§ To do
An exact copy of the entries is required, excluding any pictures.

==== Data under study ====

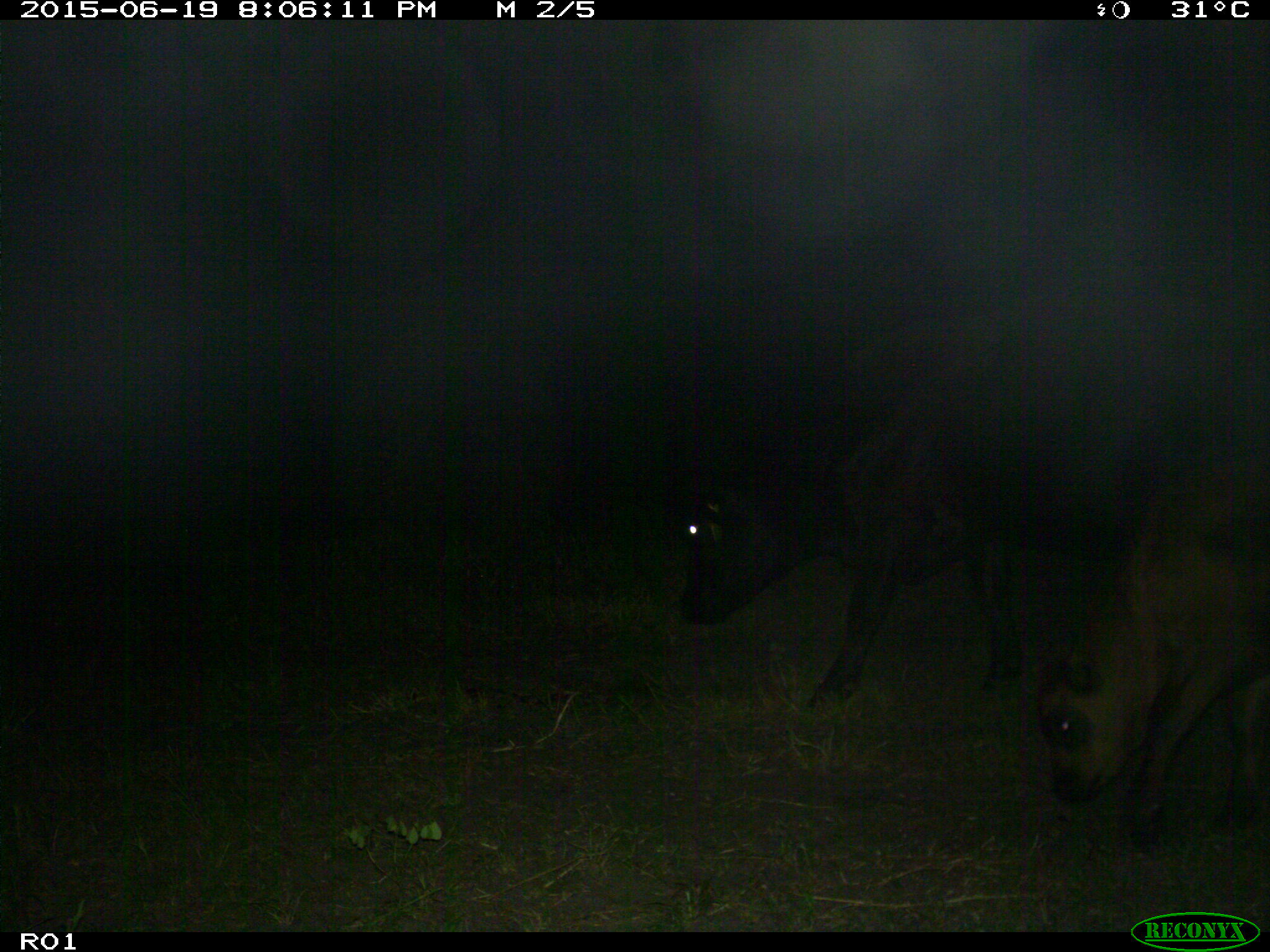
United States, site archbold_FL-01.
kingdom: Animalia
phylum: Chordata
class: Mammalia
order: Artiodactyla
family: Bovidae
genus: Bos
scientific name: Bos taurus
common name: domestic cow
Bos taurus (domestic cow).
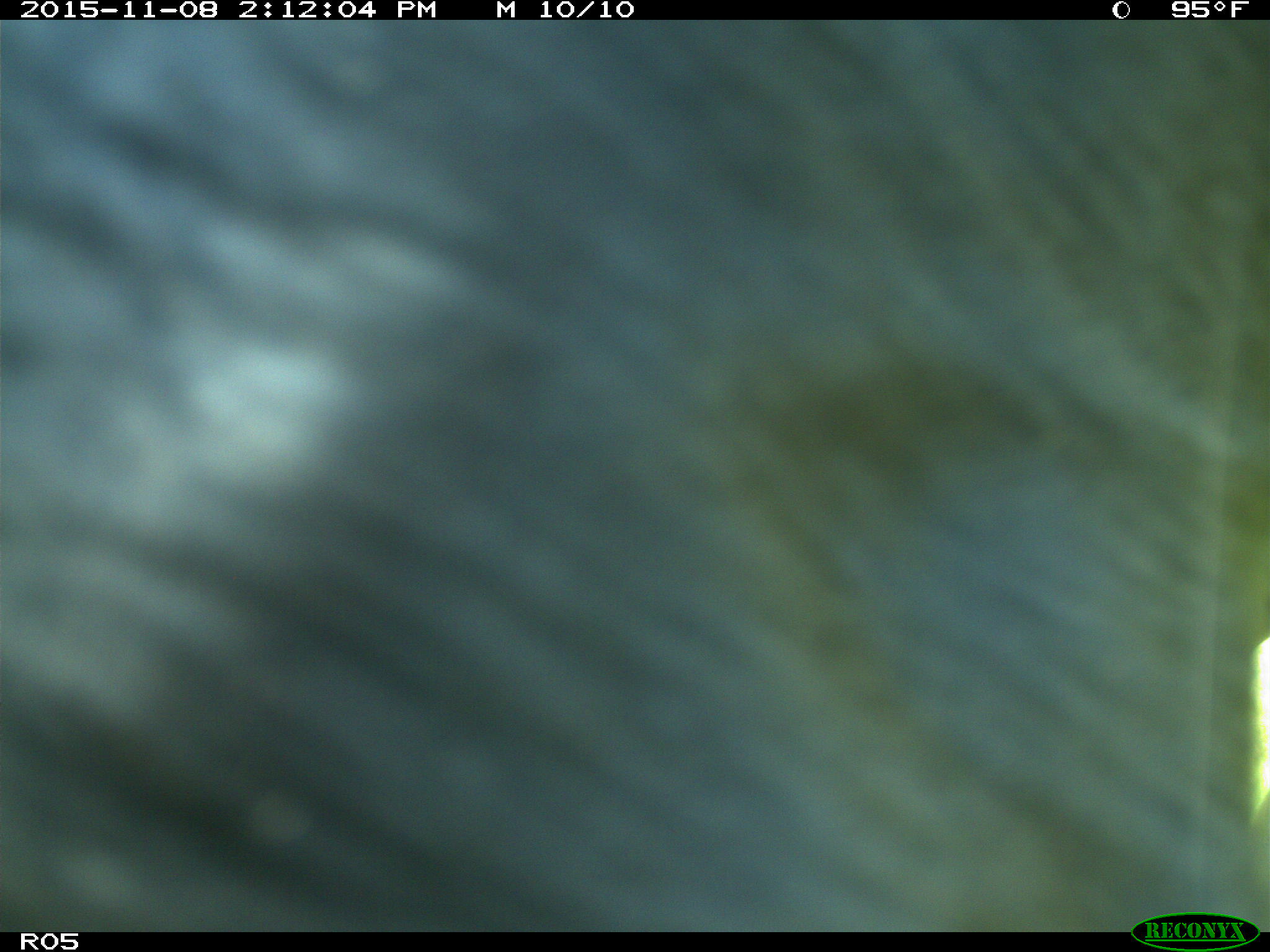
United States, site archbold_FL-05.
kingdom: Animalia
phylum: Chordata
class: Mammalia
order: Artiodactyla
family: Bovidae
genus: Bos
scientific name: Bos taurus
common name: domestic cow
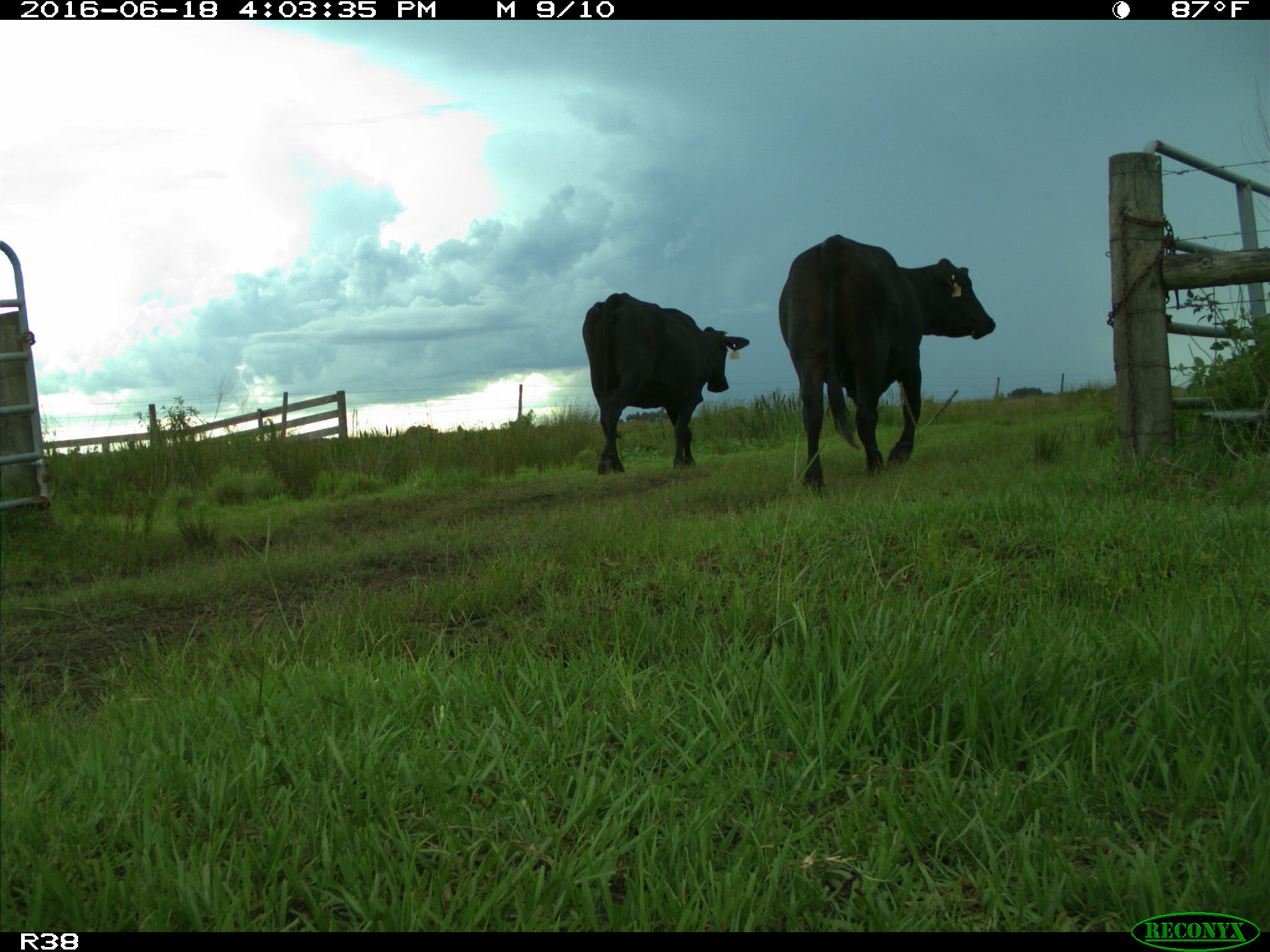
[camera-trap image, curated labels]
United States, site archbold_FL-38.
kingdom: Animalia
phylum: Chordata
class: Mammalia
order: Artiodactyla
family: Bovidae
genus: Bos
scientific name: Bos taurus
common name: domestic cow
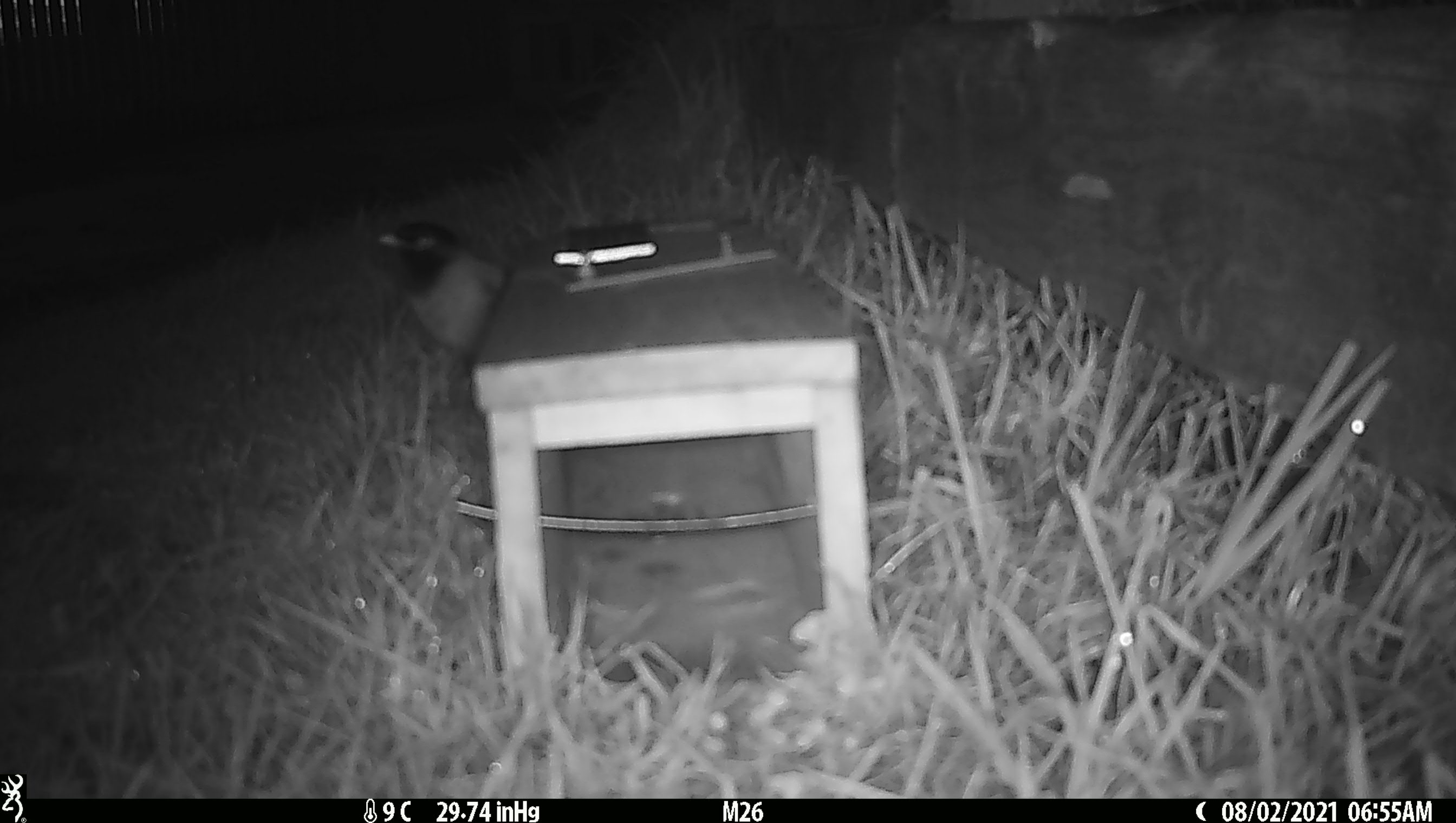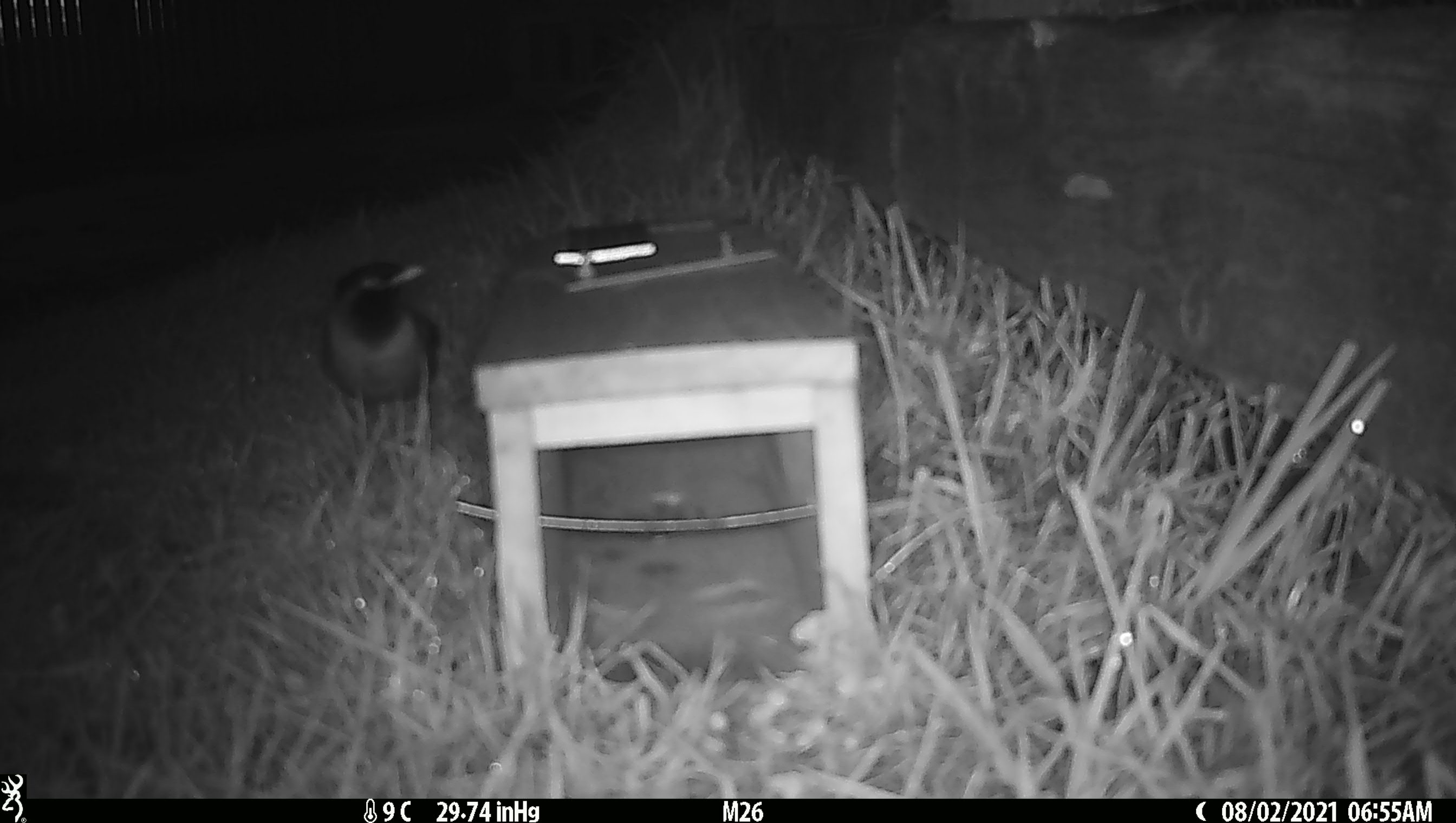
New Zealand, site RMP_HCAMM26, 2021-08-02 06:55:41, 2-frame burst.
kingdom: Animalia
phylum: Chordata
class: Aves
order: Passeriformes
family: Sturnidae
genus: Acridotheres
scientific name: Acridotheres tristis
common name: common myna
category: myna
Myna (common myna) (Acridotheres tristis).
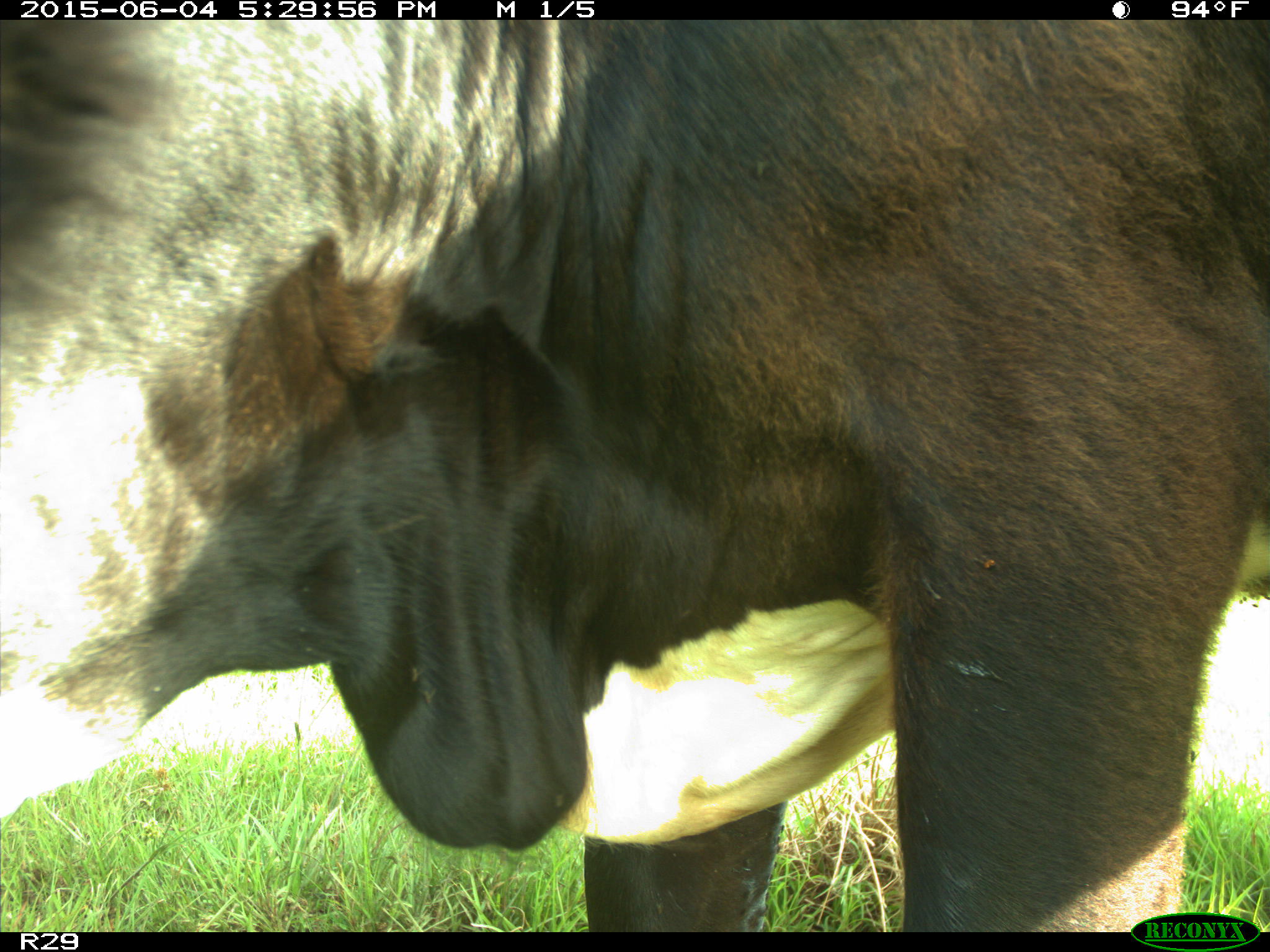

====

§ Result of the task
United States, site archbold_FL-01.
kingdom: Animalia
phylum: Chordata
class: Mammalia
order: Artiodactyla
family: Bovidae
genus: Bos
scientific name: Bos taurus
common name: domestic cow
Bos taurus (domestic cow).
United States, site archbold_FL-05.
kingdom: Animalia
phylum: Chordata
class: Mammalia
order: Artiodactyla
family: Bovidae
genus: Bos
scientific name: Bos taurus
common name: domestic cow
[camera-trap image, curated labels]
United States, site archbold_FL-38.
kingdom: Animalia
phylum: Chordata
class: Mammalia
order: Artiodactyla
family: Bovidae
genus: Bos
scientific name: Bos taurus
common name: domestic cow
New Zealand, site RMP_HCAMM26, 2021-08-02 06:55:41, 2-frame burst.
kingdom: Animalia
phylum: Chordata
class: Aves
order: Passeriformes
family: Sturnidae
genus: Acridotheres
scientific name: Acridotheres tristis
common name: common myna
category: myna
Myna (common myna) (Acridotheres tristis).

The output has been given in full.